RECORD HIGHS: Coffs Coast grazier Scott Amon welcomes the record cattle prices, which he says are overdue for Australian beef producers.
RECORD HIGHS: Coffs Coast grazier Scott Amon welcomes the record cattle prices, which he says are overdue for Australian beef producers.

Higher meat prices in store

RECORD cattle prices are delivering overdue relief for Coffs Coast graziers, but the region's butchers are warning it could push the price of steak off the shopping list.

Butchers and wholesalers have begun to feel the pinch as cattle prices continue to skyrocket at the state's saleyards, fuelled by strong overseas demand and the softening Australian dollar.

Some cuts have spiked by as much as 50 per cent in the past six months and peak industry bodies say shoppers should get used to paying more.

Coffs Harbour butcher Russell Greenwood said record prices coupled with rising overheads mean it is becoming difficult not to pass on increases to shoppers.

"Some cuts have increased about 20% in the last six weeks alone... it's impossible to keep prices down," he said.

"On loin cuts we've seen a rise of $1.50 per kilo and there's talk about prices doubling again.

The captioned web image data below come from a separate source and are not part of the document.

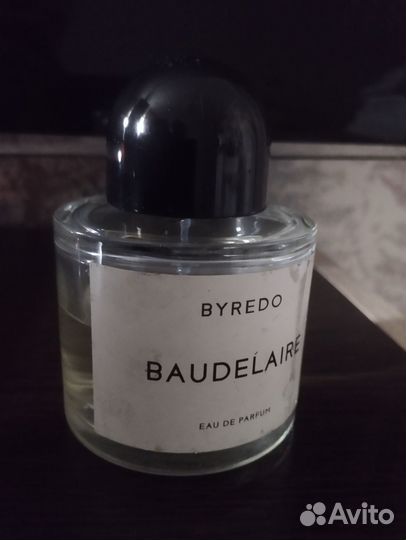 Мужская туалетная вода Baudelaire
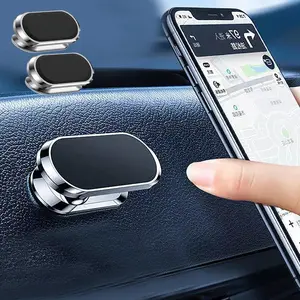 Phone Holder 2 Pack, 360 Rotating Universal  Mount, Compatible with Smartphones, Suction Shell Absorbs, Fits , ,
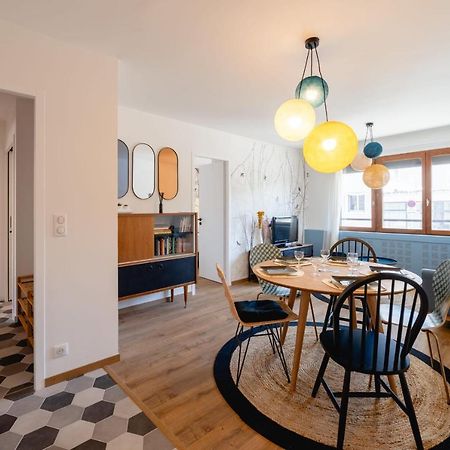 Les Hirondelles - Appartement 3 Chambres A Annecy Dış mekan fotoğraf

"If it continues the way it's going I'd expect to see a lot of independent butchers closing their doors."

Major retailers including Coles and Aldi have already increased prices for certain cuts, but Big Country Meats owner Allan Cook said while cattle prices are the highest in Australian history, he's not expecting a drop in demand.

"Even though the price for shoulder cuts have gone up, barbecue steaks haven't gone up with the same significance," he said.

"If you were to buy one steak 12 months ago for $3.50, you'll now be looking at $4 now, which is not that dramatic."

While butchers remain cautious, the prices are welcome for graziers including Scott Amon, who runs 90 head of breeding cattle at Barru in Valla.

Just 12 months ago, Mr Amon was facing extended dry conditions; forcing his cattle on to feed, with profits reinvested in his herd to ensure numbers could be retained.

"Over the last decade prices have been horrendous and they're only now getting back to where they were 20 years ago," he said.

"There have been a lot of cattle killed in the last couple of years and Australian producers need this increase to recover and make costs.

"Prices are historically high but this should have been happening all along."